"Distrust and caution are the parents of security." - Benjamin Franklin

NEW YORK ( TheStreet) -- The highly anticipated Twitter ( TWTR - Get Report) initial public offering is finally here and is not disappointing thus far. Shares closed at$44.90, up a whopping 73%, compared with its IPO price of $26. With the Twitter IPO and new all-time highs in the broad indices, euphoria over U.S. equities continues to hit multi-year extremes.

The spread between bulls (55.2%) and bears (15.6%) in the Investors Intelligence Poll moved up to 39.6% this week, the second-highest level since the low in March 2009. The last time the spread was this high was back in April of 2011, which coincided with a top in the S&P 500 and subsequent decline of over 20%.

Before that, you have to go back to the October 2007 peak to find sentiment at a similar extreme.

With the Twitter IPO, the current backdrop brings to mind the excitement leading up to the Facebook ( FB - Get Report) IPO in May 2012, which coincided with a short-term S&P 500 peak and decline of just over 10%. Most investors today cannot fathom such a scenario, as the belief in the Federal Reserve's ability to prevent market declines has never been stronger.

However, that is precisely why U.S. equities are vulnerable here, if not to a correction than at least to a more rangebound market than what we have been experiencing for the first 10 months of this year.

With the broad indices down over 1% Thursday, investors may finally be waking up to the many cautionary signals that I have been writing about over the past two weeks:
  1. The Global X Social Media ETF ( SOCL - Get Report), Tesla ( TSLA - Get Report), Netflix ( NFLX - Get Report) and other "story" stocks continue to trade weak. When these momentum stocks are underperforming, it is typically a sign of risk-off behavior.
  2. The Russell 2000, as seen in the Russell 2000 ETF ( IWM - Get Report), peaked on a relative basis over a month ago and continues to underperform.

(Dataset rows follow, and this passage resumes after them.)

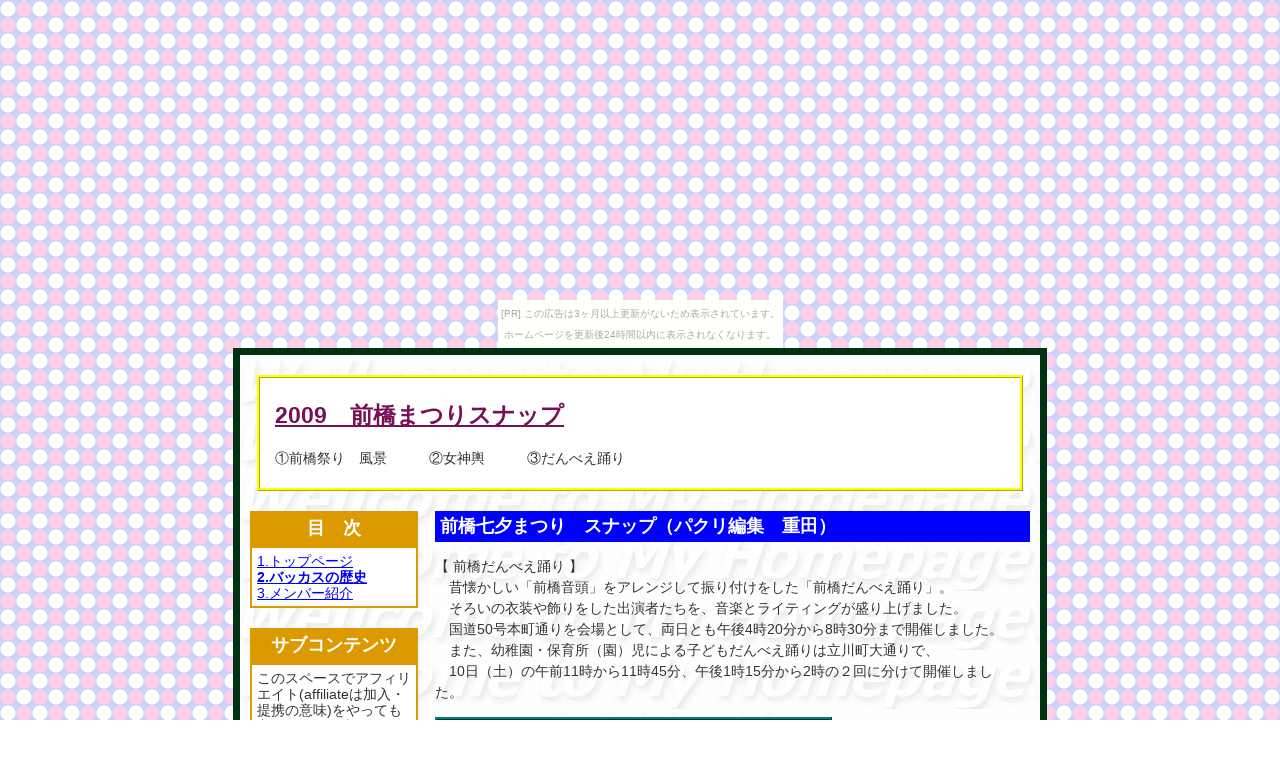

--- FILE ---
content_type: text/html
request_url: http://bacchus.oteage.net/page8.html
body_size: 1755
content:
<!DOCTYPE HTML PUBLIC "-//W3C//DTD HTML 4.01 Transitional//EN" "http://www.w3.org/TR/html4/loose.dtd">
<html>
<head>
<meta http-equiv="Content-Type" content="text/html; charset=Shift_JIS">
<meta http-equiv="Content-Style-Type" content="text/css">
<meta name="description" content="２ページ目の要約文を書きましょう。">
<meta name="keywords" content="キーワード,１０個位">
<title>>Page8. 前橋まつり</title>
<link rel=stylesheet href="style.css" type="text/css">
<link rel="stylesheet" type="text/css" href="http://img.shinobi.jp/tadaima/tdftad.css" /></head>
<body><script type="text/javascript" charset="utf-8" src="//asumi.shinobi.jp/encount"></script><div style="text-align: center;"><div style="display: inline-block; position: relative; z-index: 9999;"><script type="text/javascript" charset="utf-8" src="//asumi.shinobi.jp/fire?f=435"></script><script type="text/javascript" charset="utf-8" src="/__sys__inactive_message.js"></script></div></div>
<div align="center">
<div id="field_spc">

<!-- トップ枠　-->
<div id="top_waku">
<h1>2009　前橋まつりスナップ</h1>

<p>①前橋祭り　風景　　　②女神輿　　　③だんべえ踊り　
</p>
</div>
<!-- トップ枠ここまで　-->

<!-- メインコンテンツ -->
<div id="main_spc">
<div class="ao_waku">
<h2>前橋七夕まつり　スナップ（パクリ編集　重田）</h2>
</div>

<p></p>
<p>【 前橋だんべえ踊り 】<br>
　昔懐かしい「前橋音頭」をアレンジして振り付けをした「前橋だんべえ踊り」。<br>
　そろいの衣装や飾りをした出演者たちを、音楽とライティングが盛り上げました。<br>
　国道50号本町通りを会場として、両日とも午後4時20分から8時30分まで開催しました。<br>
　また、幼稚園・保育所（園）児による子どもだんべえ踊りは立川町大通りで、<br>
　10日（土）の午前11時から11時45分、午後1時15分から2時の２回に分けて開催しました。
</p>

This is a negative reflection of overall market breadth, where the average stock has not been able to keep pace with the broad indices.
  3. Defensive sectors viewed through the Consumer Staples ETF ( XLP - Get Report) continue to outperform, a sign of risk-off behavior.
  4. The PowerShares DB Commodity Index Tracking Fund ( DBC - Get Report) continues to decline, trading at its lowest levels since June; this is further evidence of deflationary behavior.
  5. The Guggenheim CurrencyShares Japanese Yen ETF ( FXY - Get Report) has been unable to hit new lows and is trading sharply higher, a sign of risk-off behavior.
  6. European financials continue to trade weak, calling into question the European recovery thesis.
  7. Investor sentiment from multiple indicators is at overbullish extremes. From such extreme levels in the past, we have typically seen below average performance in the S&P 500 going forward.

Overall, until we see some improvement in these indicators, continued caution is warranted. While favorable seasonality until year's end may lower the probability of a large correction here, that doesn't mean the probability is zero and we should ignore these red flags.

Our ATAC models used for managing our mutual fund and separate accounts continue to reflect a more cautious outlook, favoring bonds over stocks in the near term.

At the time of publication the author had no position in any of the stocks mentioned.